Bear Valley Resorts officials now indicate that they’ve reached several key milestones in getting their Master Development Plan (MDP) through the regulatory process, including receiving final approval of its Environmental Impact Report (EIR) and Master Plan, as well as the completion and approval of the Environmental Assessment (EA) for the ski area.
The ski area’s redevelopment and expansion planning began in 2005, when the ownership of the resort and the adjacent Bear Valley Village was consolidated. At that point, ownership partners laid out a long-term master plan in several phases: the purchase of the resort and village properties; the permitting and entitlement phase; an investment cycle; and a development phase. After nearly seven years of painstaking regulatory and environmental work, the first two phases are now complete.
“After many years of very hard work, we have completed the entitlement phase and are now moving into the investment cycle. It is very exciting after all this time to be able to actually start thinking about what we can do, instead of working through regulatory issues,” said Greg Finch, the managing partner of Bear Valley Resorts. “All the groundwork for a spectacular development has been laid – this will be one of the jewels of the Sierra.”
The partnership is now actively at work securing the capital needed to fund the planned expansion, which includes a new pedestrian village to be built upon private land adjacent to the current Bear Valley Lodge, with retail, dining and plans for up to 350 residential units, as well as the installation of a new 1.5-mile high-speed chairlift that would link the village at 7,100 feet of elevation to the ski area at Koala Rocks at 8,200 feet, several new ski runs for all abilities returning to the village, employee housing and mountain top dining. An outdoor amphitheater for summer activities is proposed next to the base terminal of the Village Lift.
“I don’t see the future expansion as changing anything about the unique mountain village living experience that Bear Valley families now enjoy,” said Terry Woodrow, an Alpine County Supervisor. “In addition, it will introduce more families to the area and will help expand economic opportunities in our region.
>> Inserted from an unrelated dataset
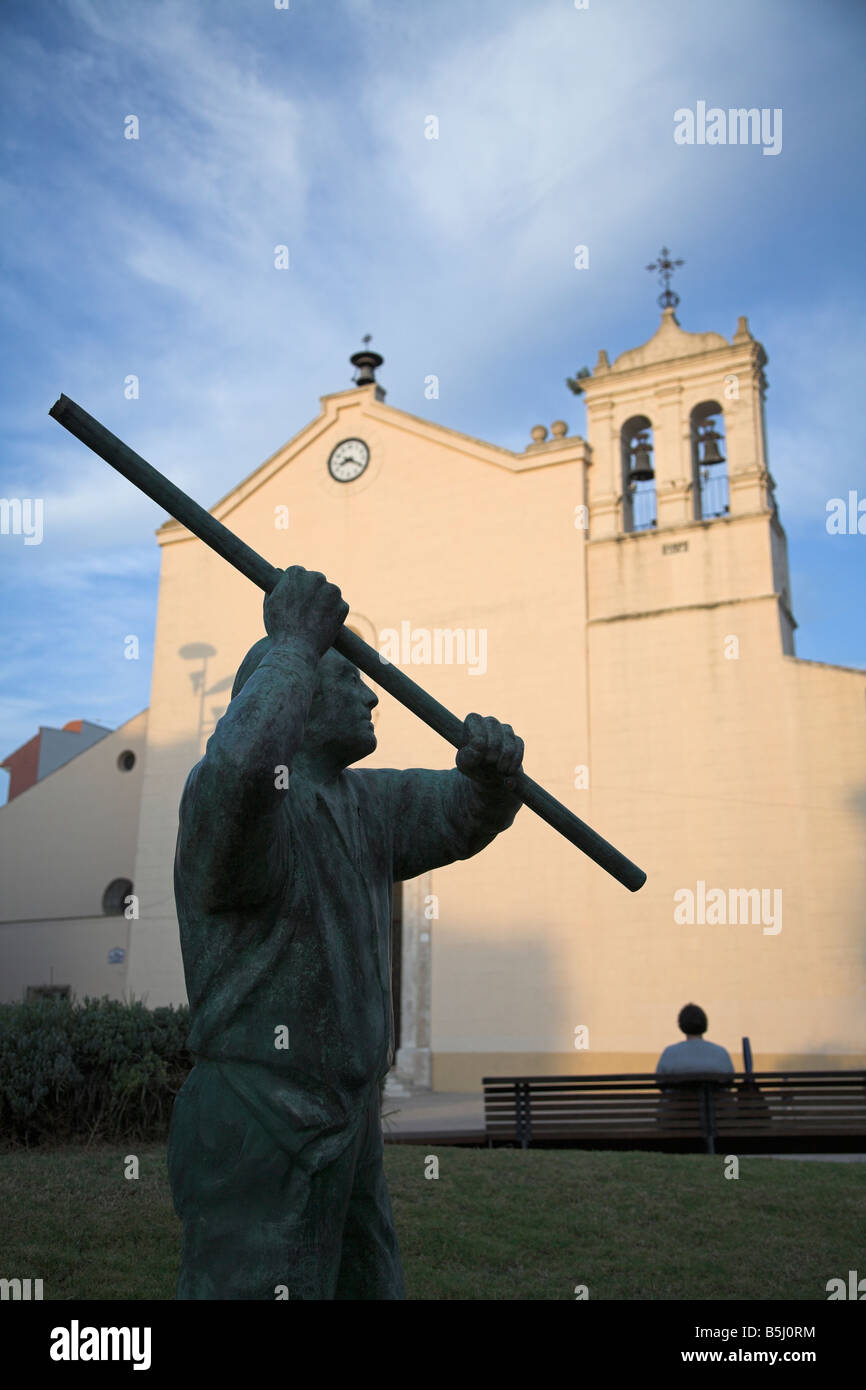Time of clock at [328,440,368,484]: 8:19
The community is pleased that the Bear Valley ownership group pursued this long regulatory process through to completion and we are looking forward to the future expansion and redevelopment.”
The town of Bear Valley is not currently connected to the ski area by a ski lift. Instead, residents and guests either drive or take a ski area shuttle bus to the ski area’s day lodge. In addition to the proposed new Bear Valley Village, the proposed new ski trails would also access Bear Valley roads from various locations along the western, northern, and eastern boundaries of the town, thus providing ski-in/ski-out access to much of the town. Because the Village Lift would access the top of the mountain, requiring passengers to ski or snowboard down to the day lodge, those needing equipment or beginner lessons would still need to ride or drive to the ski area from town. The ski area therefore expects to continue providing a shuttle bus service.
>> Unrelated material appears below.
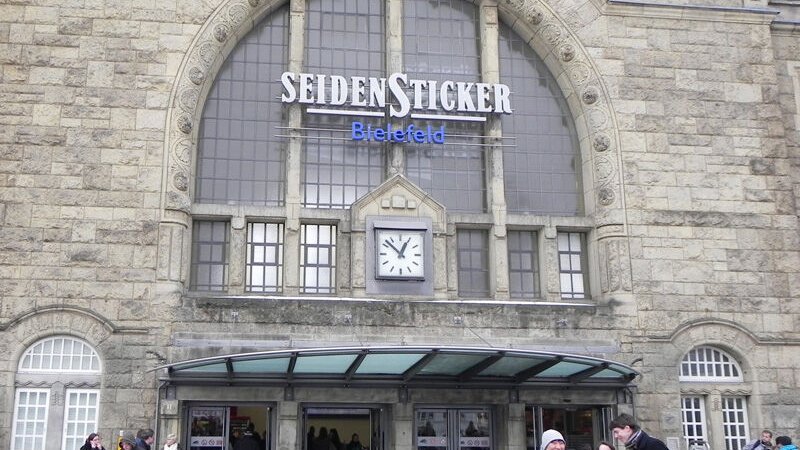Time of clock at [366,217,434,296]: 12:52
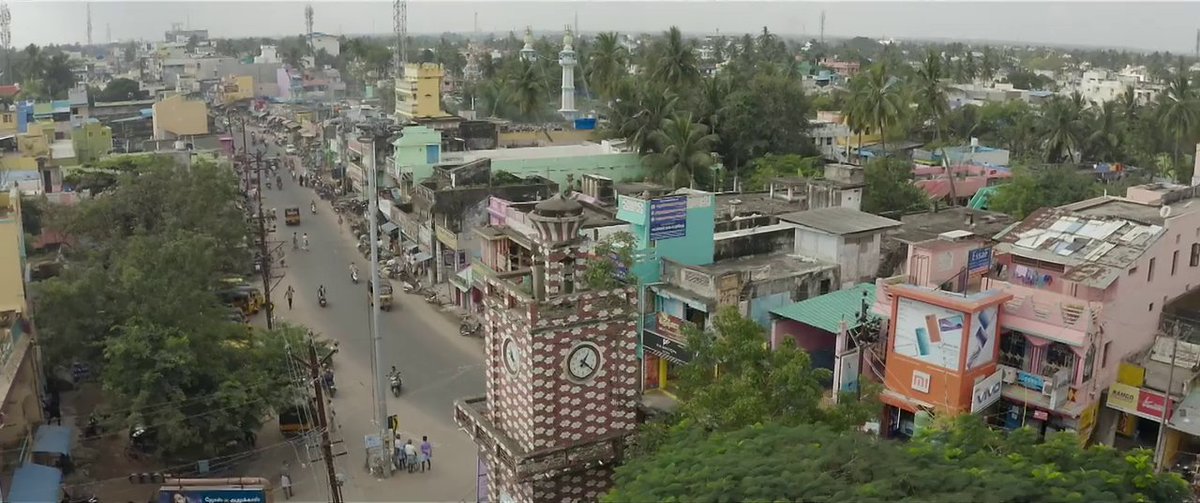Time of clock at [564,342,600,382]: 1:21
“We’re quite confident that we will secure funding for the expansion,” noted Finch. “Bear Valley represents one of the last great development opportunities in the Sierra. It is the closest multi-facet resort to many of the residents of the Bay Area, and will forever feel uncrowded and unspoiled. Completing all these entitlements is a huge accomplishment but it is just the start. Any meaningful next steps will require a great deal of capital and we want to build on our current momentum.”
Finch also noted that he is seeing positive change in the local and national real estate market after several years of depressed pricing and sales. “While we are still some ways away from a total recovery, the movement is finally in the right direction,” he said.
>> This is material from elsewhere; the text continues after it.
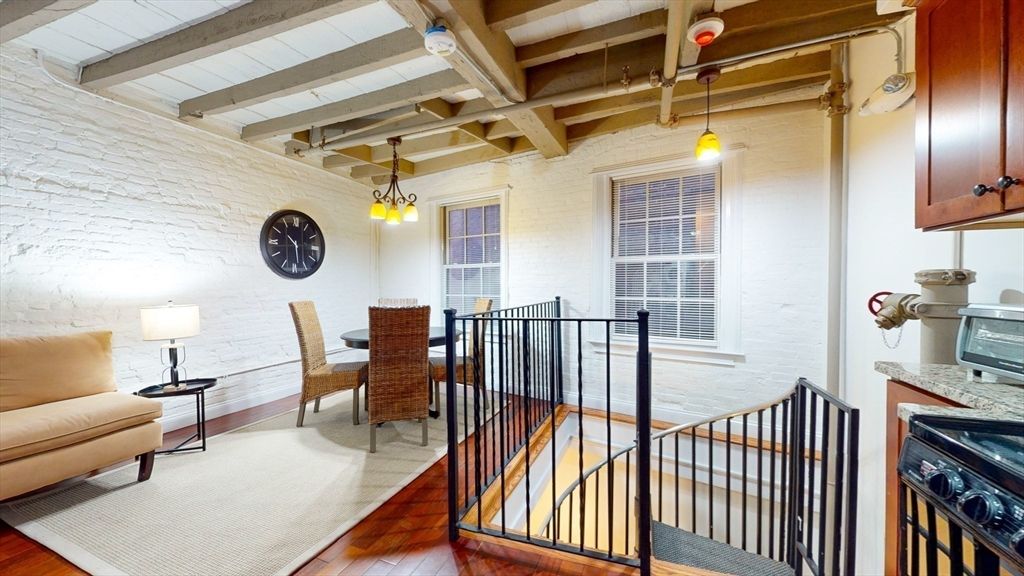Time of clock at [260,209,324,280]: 10:28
“Alpine County is one of those truly special places in the Sierra and among its greatest assets are two of the best ski resorts in California,” stated Michael Berry, longtime CEO of Kirkwood and now President of the National Ski Area Association (NSAA). “I see Bear Valley Mountain as one those rare gems that with a caring group of investors can pursue a renovation and expansion plan that will create a truly unique destination…a place where families can gather and enjoy a spectacular mountain resort summer and winter.”